### EXCERPTED PASSAGE
[Start of section]

I Tried Every Shelf-Stable Pumpkin Flavored Product Trader Joe’s Had
As a lifelong pumpkin aficionado, I have a special place in my heart for the baccanalian gourd-fuckfest that is fall. From the end of September until Thanksgiving, I ingest so many orange-hued treats that my farts smell of cinnamon and nutmeg (“They do not.” – my husband, pumpkin hater and fart snob). I remain, for the most part, a purist: spare me your butternut and acorn squashes. I will not be swayed by the downright seductively named delicata. I want only the original, though I will take it in whatever processed form it comes to me: mashed and baked into cookies and pastries, dehydrated and added to a bevy of beverages, reduced to an essence and dripped into my eyeballs (“That … that last thing is not a thing.” – once again, my hubby.)
Yet even with my proclivities I accept that there is a limit to how many things we can imbue with pumpkin. But that has not stopped the brilliant, twisted, and in all probability stoned people on the Trader Joe’s Food Development Team from including it in every conceivable product on their shelves. They are playing god. It’s like Island of Doctor Moreau, except with more pumpkins and slightly less swine people.
Naturally, my only recourse was to try every single abomination they’d created, in the name of science (“Please don’t drag science into this.” – my husband again). I initially wanted to buy every pumpkin-flavored product they offered, but this soon proved fiscally unreasonable. In order to not lose my “going to the grocery store unsupervised” privileges, I realized I needed to come up parameters on what I was going to buy in order to limit my spending.
In the end, I went with shelf-stable stuff, since I didn’t want to uncover some dried out pumpkin dessert at the back of my freezer come April, which I would then inevitably eat. And it also meant that I could put uneaten snacks in our emergency earthquake kit, because what fun is an apocalypse if you can’t taunt your beloved?
I also skipped out on anything that was too expensive, like the Pumpkin Spice Coffee, or that sounded really gross, like the Pumpkin Spice Coffee, or that simply existed to serve as the middle man between me and an afternoon of orange poop, like the Pumpkin Spice Coffee.

[End of section]

### EXERCISE 1
In the Trader Joe's pumpkin essay, copy the passage starting at "Naturally, my only" and ending at "limit my spending.".
### EXERCISE 2
Answer these questions about the Trader Joe's pumpkin essay:
(a) Which two squashes does the writer ask to be spared?
(b) What book is the Food Development Team's work compared to?
(c) Where did the writer plan to put uneaten snacks?
### EXERCISE 3
Carry the Trader Joe's pumpkin essay forward from its last sentence.
The data after this essay has nothing to do with it.

### STORED DATA
[Start of section]

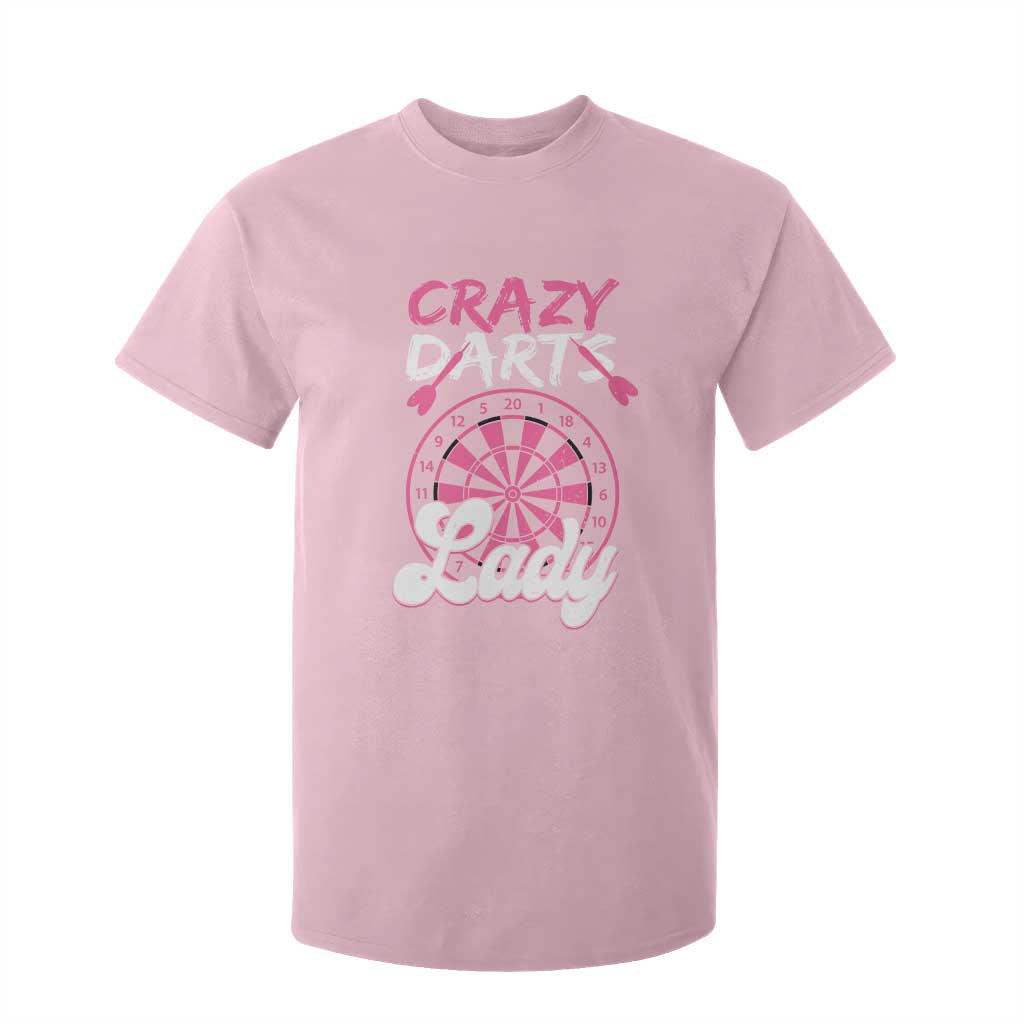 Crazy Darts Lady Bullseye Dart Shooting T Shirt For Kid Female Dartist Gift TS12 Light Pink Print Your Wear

[End of section]
[Start of section]

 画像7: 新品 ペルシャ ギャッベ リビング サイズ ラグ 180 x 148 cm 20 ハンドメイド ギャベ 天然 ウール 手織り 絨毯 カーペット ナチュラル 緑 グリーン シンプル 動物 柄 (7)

[End of section]

### ANSWER SPACE 1
Naturally, my only recourse was to try every single abomination they’d created, in the name of science (“Please don’t drag science into this.” – my husband again). I initially wanted to buy every pumpkin-flavored product they offered, but this soon proved fiscally unreasonable. In order to not lose my “going to the grocery store unsupervised” privileges, I realized I needed to come up parameters on what I was going to buy in order to limit my spending.

### ANSWER SPACE 2
(a) Butternut and acorn squashes.
(b) Island of Doctor Moreau.
(c) In the emergency earthquake kit.

### ANSWER SPACE 3
Some of you might argue that these aren’t so much parameters as me just buying a bunch of random pumpkin flavored stuff at the store, and that my lack of thoroughness compromises the integrity of my fake experiment. Fair point. This might all be a thinly veiled excuse to eat junk food while taking selfies. If this bothers you, I suggest you find a site that follows rigorous scientific standards when it comes to its fake pumpkin-eating experiments.
EXCEPT THERE AREN’T ANY. I’m the pinnacle of pumpkin science, you guys. I’m basically the Stephen Hawking of cinnamon and nutmeg (“Wow. That’s actually profoundly offensive.” – you-know-who again. I’m just going to stop quoting him, because he’s sort of a buzzkill).
Or at least, I thought I was until I realized that both Grantland and Serious Eats already tried to do this. I maintain that great minds think alike, as do slightly less-great minds whose faculties have slowly been eroded by the caustic properties of pumpkin.
Where was I? Oh, yeah. Pumpkin.
Pumpkin. Pumpkin. Pumpkin. Pumpkin.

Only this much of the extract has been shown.